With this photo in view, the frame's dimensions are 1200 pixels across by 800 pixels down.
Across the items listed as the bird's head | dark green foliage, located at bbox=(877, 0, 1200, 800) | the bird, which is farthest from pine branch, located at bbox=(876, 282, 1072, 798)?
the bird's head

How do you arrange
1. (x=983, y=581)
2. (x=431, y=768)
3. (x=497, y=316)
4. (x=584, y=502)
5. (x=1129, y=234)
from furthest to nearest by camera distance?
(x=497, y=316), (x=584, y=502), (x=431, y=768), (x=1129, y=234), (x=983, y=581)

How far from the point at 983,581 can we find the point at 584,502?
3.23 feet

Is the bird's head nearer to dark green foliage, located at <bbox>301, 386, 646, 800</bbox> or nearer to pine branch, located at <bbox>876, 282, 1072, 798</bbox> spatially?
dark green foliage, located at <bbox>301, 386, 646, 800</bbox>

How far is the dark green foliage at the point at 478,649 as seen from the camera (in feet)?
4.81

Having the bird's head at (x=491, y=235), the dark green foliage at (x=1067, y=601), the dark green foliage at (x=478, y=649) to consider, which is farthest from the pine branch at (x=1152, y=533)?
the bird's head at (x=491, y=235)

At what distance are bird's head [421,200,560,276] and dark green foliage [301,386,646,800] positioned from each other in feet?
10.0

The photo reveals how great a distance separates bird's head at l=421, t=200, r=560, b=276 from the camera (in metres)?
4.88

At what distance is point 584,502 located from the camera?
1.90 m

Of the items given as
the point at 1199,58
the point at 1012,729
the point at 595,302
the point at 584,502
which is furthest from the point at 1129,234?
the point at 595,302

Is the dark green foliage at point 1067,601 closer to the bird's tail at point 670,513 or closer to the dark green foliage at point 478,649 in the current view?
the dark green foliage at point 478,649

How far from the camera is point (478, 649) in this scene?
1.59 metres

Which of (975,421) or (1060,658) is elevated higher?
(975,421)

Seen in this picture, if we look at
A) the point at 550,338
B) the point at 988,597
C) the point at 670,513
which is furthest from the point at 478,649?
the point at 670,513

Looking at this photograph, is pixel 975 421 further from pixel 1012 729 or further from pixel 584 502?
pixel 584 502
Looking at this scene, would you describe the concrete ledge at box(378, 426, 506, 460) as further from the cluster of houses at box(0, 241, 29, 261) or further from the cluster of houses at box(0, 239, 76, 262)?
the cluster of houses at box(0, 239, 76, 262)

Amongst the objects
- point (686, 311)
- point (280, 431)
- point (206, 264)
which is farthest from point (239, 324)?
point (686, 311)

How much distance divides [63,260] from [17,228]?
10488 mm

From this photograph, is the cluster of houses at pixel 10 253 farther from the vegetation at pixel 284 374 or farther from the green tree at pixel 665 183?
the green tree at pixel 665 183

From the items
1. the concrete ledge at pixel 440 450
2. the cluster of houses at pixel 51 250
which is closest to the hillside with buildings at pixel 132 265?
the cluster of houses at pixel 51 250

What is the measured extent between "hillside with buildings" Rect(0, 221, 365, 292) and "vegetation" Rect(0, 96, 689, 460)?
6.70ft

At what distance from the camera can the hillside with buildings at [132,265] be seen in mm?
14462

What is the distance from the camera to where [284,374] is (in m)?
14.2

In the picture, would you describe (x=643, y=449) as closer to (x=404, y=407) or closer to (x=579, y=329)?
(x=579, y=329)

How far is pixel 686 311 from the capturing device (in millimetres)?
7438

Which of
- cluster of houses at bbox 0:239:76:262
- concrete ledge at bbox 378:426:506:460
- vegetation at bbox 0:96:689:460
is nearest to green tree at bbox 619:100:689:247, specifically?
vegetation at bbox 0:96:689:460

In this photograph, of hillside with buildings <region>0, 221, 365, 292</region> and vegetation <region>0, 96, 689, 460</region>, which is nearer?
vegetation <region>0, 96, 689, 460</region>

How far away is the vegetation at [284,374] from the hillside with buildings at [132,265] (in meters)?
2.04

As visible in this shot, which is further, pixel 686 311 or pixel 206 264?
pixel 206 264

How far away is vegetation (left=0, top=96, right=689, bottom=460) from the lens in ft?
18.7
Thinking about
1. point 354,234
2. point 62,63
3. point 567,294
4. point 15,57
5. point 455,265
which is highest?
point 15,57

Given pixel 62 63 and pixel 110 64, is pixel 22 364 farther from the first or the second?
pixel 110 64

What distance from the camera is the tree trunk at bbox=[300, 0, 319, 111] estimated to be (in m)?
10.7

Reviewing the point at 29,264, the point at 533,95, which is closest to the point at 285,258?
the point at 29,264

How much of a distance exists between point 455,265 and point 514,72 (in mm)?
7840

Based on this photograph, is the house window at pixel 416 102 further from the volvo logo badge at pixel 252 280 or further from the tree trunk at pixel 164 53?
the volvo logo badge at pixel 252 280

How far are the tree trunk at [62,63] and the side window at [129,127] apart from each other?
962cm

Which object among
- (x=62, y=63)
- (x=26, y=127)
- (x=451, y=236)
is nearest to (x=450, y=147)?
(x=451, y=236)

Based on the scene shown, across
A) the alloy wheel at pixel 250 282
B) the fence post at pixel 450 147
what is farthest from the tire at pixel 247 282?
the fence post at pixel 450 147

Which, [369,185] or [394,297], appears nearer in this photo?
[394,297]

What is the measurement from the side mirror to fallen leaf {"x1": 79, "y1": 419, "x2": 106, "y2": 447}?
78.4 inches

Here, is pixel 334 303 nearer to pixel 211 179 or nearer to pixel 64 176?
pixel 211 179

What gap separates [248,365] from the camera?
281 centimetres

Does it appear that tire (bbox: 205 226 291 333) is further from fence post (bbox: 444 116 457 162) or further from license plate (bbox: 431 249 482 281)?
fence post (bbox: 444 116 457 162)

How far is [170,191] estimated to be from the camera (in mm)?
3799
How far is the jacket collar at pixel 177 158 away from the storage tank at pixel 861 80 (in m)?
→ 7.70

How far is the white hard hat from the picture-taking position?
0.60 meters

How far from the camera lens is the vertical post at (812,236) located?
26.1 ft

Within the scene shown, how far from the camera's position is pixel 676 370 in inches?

□ □ □ □

▶ EXERCISE AIM: Reproduce word for word the part of the material that opens with the line containing "Which, [369,185] or" and closes with the line containing "281 centimetres", including both of those lines and nothing else.

▶ CORRECT RESPONSE:
Which, [369,185] or [394,297], appears nearer in this photo?
[394,297]

What is the measurement from the side mirror to fallen leaf {"x1": 79, "y1": 419, "x2": 106, "y2": 447}?
78.4 inches

Here, is pixel 334 303 nearer to pixel 211 179 or nearer to pixel 64 176?
pixel 211 179

What gap separates [248,365] from the camera?
281 centimetres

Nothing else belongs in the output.